Valvasone’s literary prey
Famous Italian writer Pier Paolo Pasolini, born in Casarsa, Friuli-Venezia Giulia, once made up an interesting fable set in Valvasone (known as Valvasone Arzene since 2015), in the province of Pordenone, to explain the second Latin declension – the one ending in -us, -er, -um – to the middle-school pupils he taught between 1947 and 1949.
“’Once upon a time, there was a monster called Userum’… The monster demanded human victims from the village (girls and boys) to devour, until a knight (a generous young man) confronted and killed it. He had a hard time because the monster split into three: Us dived into the lake; Er hid in the forest; and Um climbed up the rocks. I mixed the legend of Saint George, Ariosto, the duel between the Horatii and the Curiatii: it was some piece of machinery. But it was useful, because quickly and without adding further expressiveness (since I had already been “acting” in telling the story) I declared that Us was ‘amicus’, Er ‘puer’, and Um ‘donum’. The whole monster was the second declension, and I was the young man who would save them, boys and girls, from any sacrifice” (P.P. Pasolini, “Dal diario di un insegnante”, published in “Il Mattino del Popolo”, February 29, 1948).

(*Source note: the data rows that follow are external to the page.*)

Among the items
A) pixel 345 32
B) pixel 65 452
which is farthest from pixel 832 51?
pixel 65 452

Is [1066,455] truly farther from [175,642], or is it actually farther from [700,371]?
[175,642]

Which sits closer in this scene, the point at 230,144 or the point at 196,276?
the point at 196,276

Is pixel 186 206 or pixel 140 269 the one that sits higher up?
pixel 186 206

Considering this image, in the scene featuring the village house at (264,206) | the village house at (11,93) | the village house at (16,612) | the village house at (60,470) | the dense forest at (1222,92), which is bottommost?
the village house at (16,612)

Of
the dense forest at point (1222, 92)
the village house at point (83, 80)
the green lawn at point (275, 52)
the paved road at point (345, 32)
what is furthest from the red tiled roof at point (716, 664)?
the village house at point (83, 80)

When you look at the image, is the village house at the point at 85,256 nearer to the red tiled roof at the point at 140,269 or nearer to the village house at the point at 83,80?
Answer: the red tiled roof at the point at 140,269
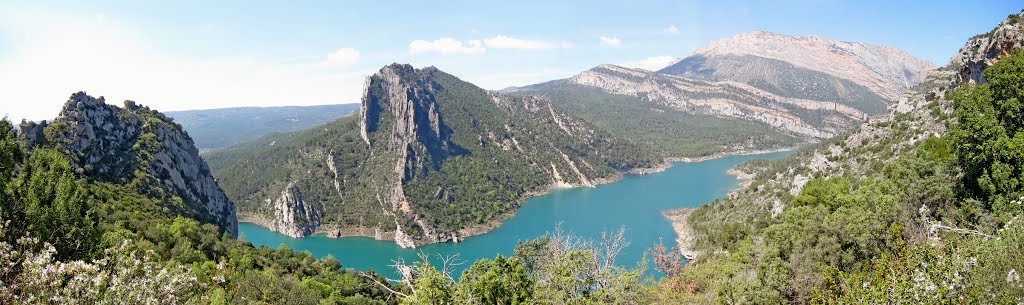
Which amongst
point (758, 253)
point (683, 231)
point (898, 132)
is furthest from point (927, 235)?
point (683, 231)

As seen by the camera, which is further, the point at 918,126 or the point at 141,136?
the point at 141,136

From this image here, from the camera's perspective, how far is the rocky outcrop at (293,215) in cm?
10375

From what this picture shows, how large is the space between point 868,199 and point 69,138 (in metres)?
64.3

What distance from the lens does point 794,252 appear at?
21.5 meters

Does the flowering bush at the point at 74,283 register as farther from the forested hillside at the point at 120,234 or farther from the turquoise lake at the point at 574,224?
the turquoise lake at the point at 574,224

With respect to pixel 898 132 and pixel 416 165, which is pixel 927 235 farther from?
pixel 416 165

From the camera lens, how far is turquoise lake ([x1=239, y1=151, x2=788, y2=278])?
85.8m

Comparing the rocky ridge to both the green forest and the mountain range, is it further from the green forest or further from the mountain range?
the mountain range

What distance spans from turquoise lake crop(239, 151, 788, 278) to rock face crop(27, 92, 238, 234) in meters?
11.9

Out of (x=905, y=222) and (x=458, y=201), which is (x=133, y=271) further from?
(x=458, y=201)

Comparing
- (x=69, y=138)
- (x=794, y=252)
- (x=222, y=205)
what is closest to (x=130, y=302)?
(x=794, y=252)

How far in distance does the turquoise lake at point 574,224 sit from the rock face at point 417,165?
13.8 ft

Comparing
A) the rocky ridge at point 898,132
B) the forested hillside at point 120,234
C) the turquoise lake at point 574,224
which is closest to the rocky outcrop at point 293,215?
the turquoise lake at point 574,224

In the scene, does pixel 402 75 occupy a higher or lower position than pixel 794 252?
higher
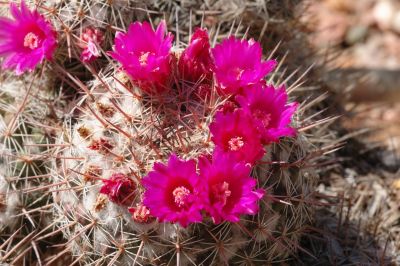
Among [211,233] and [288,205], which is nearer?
[211,233]

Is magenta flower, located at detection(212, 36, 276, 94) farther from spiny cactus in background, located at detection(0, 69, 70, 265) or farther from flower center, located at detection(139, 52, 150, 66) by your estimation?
spiny cactus in background, located at detection(0, 69, 70, 265)

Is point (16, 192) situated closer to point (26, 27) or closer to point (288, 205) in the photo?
point (26, 27)

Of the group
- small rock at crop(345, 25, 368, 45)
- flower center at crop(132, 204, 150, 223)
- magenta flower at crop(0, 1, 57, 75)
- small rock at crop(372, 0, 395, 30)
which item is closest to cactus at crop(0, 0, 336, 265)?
flower center at crop(132, 204, 150, 223)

The beautiful village of Valvasone had been home to another man of letters, born there four centuries before Pasolini’s time: Erasmo of Valvasone, mostly known for two short poems, the “Angeleide” (which Milton consulted feverishly when writing his “Paradise Lost”) and “La caccia”, dedicated to the art of hunting.
From terrible monsters to simple game, we can say Valvasone has had its share of literary prey.